Outcome of External Beam Radiation in Differentiated Thyroid Cancer: A 10-year Experience
Keywords:
External beam radiation, radiotherapy, differentiated thyroid cancerAbstract
Objective: Role of external beam radiation (EBRT) in differentiated thyroid cancer (DTC) is controversial. Outcomes of EBRT are also not uniform among studies due to variation in practices. Therefore, this study was elicited to evaluate the outcome of EBRT in DTC in context of our institutional practice.
Methods: Medical records of DTC patients who received EBRT to neck with or without mediastinum from January 2004 to December 2013 were retrospectively reviewed. All patients underwent total thyroidectomy (TT) or completion of thyroidectomy. EBRT could be given immediate after TT as adjuvant treatment or given at time of recurrence or RAI refractory as salvage treatment. Radioactive iodine (RAI) treatment could be given before or after EBRT or even be omitted. The primary end-points were locoregional failure-free survival (LRFS) and overall survival (OS).

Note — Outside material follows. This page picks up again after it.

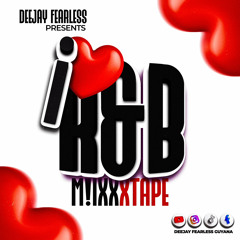 I ❤️ R&B-Mixed By DeeJay FearLess GuyAna-EP1.mp3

Results: Among 47 patients, most of them were female (70%), age 45 years or over (83%), papillary thyroid cancer (75%) and stage III-IV (62%). There were adjuvant EBRT in 8 patients and salvage EBRT in 39 patients. At time of EBRT, there were high risk histology, gross residual tumor, positive surgical margin, lymph node metastasis, distant
metastasis and RAI refractory in 21%, 62%, 72%, 66%, 47% and 59% of patients, respectively. Radiation techniques were conventional radiotherapy, three-dimensional conformal radiotherapy (3D-CRT) and intensity modulated radiotherapy (IMRT) in 14, 19 and 14 patients with median EBRT dose of 50, 60 and 66 Gy (30-70 Gy), respectively.
At median follow-up time of 26.6 months (1-82), LRFS at 2 and 4 year were 74% and 63%, respectively. The 2- and 4-year OS were 62% and 42%, respectively. On multivariate analysis, age ≥ 45 years tended to associate with worse OS (p=0.058). EBRT dose ≤ 50 Gy also had a trend to be related with both worse LRFS (p=0.069) and OS (p=0.079).
Conclusion: EBRT might be given either as adjuvant or salvage treatment, particularly in case of gross residual tumor and RAI refractory. Escalation of EBRT dose to over 50 Gy with advanced EBRT technique such as IMRT might improve the LRFS and OS.